Frené en seco y di un giro brusco a la derecha justo a tiempo para evitar que cinco dedos del tamaño de una secuoya me arrollaran. ¡Vaya un vendaval que levantó!
Me posé en el techo e intenté calmar los nervios.
<¡Uf! Ha estado cerca —respiré aliviado—. ¿Estáis todos bien? Ax, ¿cuánto queda?>
No me dio tiempo a oír su respuesta. Allí estaba otra vez la mano. Eché a volar, me moví arriba y abajo y… una segunda mano me atrapó.
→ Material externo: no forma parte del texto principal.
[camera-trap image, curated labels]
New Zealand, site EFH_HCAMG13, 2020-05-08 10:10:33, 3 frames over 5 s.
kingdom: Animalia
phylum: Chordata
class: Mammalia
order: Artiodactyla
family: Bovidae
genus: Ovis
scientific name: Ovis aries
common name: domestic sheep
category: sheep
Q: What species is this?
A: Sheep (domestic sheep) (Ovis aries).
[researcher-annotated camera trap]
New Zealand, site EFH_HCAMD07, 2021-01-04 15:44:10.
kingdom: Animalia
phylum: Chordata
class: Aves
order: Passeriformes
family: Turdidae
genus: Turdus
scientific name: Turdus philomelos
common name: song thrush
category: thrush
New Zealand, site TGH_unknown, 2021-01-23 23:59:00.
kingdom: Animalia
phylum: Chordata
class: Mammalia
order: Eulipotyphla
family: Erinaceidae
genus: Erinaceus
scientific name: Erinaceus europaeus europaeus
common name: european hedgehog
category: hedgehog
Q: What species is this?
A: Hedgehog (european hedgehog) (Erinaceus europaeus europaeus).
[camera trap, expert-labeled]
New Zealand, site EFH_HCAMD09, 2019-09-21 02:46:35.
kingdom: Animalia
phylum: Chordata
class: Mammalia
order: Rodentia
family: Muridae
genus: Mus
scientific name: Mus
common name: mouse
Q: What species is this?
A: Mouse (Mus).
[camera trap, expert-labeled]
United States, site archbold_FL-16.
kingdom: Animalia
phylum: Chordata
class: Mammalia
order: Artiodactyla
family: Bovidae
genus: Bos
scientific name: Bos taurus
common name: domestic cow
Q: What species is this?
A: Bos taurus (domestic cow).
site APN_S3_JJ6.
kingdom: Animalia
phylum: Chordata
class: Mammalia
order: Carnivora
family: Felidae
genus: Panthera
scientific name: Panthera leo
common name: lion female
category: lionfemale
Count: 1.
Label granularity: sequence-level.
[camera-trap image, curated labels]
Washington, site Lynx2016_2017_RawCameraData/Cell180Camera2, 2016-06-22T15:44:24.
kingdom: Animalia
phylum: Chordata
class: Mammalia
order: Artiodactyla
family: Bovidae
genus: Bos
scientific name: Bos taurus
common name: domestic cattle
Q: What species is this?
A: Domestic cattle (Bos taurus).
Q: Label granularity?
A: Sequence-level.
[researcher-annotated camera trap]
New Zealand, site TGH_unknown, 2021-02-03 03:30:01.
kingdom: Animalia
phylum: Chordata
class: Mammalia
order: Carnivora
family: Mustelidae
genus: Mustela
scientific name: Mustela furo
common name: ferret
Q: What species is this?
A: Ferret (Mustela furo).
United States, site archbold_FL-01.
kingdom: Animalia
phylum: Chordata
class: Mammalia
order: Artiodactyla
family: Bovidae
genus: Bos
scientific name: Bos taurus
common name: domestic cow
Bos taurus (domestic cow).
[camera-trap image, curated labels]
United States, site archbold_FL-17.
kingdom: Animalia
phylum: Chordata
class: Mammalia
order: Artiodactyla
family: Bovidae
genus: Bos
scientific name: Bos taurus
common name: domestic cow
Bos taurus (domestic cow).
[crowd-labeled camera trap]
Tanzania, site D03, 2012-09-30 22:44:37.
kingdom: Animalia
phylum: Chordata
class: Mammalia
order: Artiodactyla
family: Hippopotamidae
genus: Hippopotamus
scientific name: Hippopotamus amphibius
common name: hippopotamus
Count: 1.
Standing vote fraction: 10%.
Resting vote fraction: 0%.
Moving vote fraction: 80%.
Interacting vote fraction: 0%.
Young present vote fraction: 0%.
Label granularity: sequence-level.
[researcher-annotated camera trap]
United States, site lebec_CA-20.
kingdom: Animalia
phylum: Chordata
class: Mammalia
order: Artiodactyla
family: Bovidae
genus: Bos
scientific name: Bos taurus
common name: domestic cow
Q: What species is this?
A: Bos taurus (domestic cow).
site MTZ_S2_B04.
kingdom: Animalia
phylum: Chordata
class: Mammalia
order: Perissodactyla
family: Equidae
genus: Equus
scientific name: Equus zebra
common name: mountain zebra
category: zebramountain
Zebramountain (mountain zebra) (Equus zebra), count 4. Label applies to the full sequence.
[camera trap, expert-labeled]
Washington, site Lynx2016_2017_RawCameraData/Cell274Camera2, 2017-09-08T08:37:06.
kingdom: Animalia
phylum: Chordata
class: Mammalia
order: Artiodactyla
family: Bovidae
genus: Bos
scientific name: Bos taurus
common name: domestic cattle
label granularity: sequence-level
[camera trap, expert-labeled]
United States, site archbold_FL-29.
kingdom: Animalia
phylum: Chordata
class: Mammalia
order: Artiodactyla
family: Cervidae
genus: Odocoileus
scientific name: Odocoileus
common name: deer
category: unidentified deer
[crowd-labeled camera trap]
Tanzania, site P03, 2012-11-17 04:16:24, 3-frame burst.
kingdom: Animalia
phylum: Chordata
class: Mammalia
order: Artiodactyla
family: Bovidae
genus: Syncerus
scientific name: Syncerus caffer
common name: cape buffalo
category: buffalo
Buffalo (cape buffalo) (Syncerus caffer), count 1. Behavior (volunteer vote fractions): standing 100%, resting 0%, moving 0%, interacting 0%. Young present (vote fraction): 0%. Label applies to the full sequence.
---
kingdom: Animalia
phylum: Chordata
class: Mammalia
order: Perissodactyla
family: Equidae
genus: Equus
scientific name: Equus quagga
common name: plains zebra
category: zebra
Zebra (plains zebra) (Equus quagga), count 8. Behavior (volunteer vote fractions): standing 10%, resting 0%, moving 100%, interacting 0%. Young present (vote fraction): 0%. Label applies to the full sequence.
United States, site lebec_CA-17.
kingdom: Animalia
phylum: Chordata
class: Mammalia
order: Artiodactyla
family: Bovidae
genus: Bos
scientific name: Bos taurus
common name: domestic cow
<¡Aaaahhhhhh!> Paredes de carne me mantenían comprimido. Era como si me hubieran barrido con una escoba. Agité mis alas, pero fue inútil; una la tenía inmovilizada. No había escapatoria.
Vi aquella pared acercarse hacia mí. Miles de diminutas imágenes de muerte se reflejaban en mis ojos compuestos y yo no podía moverme. Era como una de esas pesadillas en las que estás viendo que algo terrible va a suceder y tú eres incapaz de huir o ni siquiera gritar.
¡BUUM! Sentí el golpe y la fuerte presión de la mano en mi cuerpo.
Me habían aplastado.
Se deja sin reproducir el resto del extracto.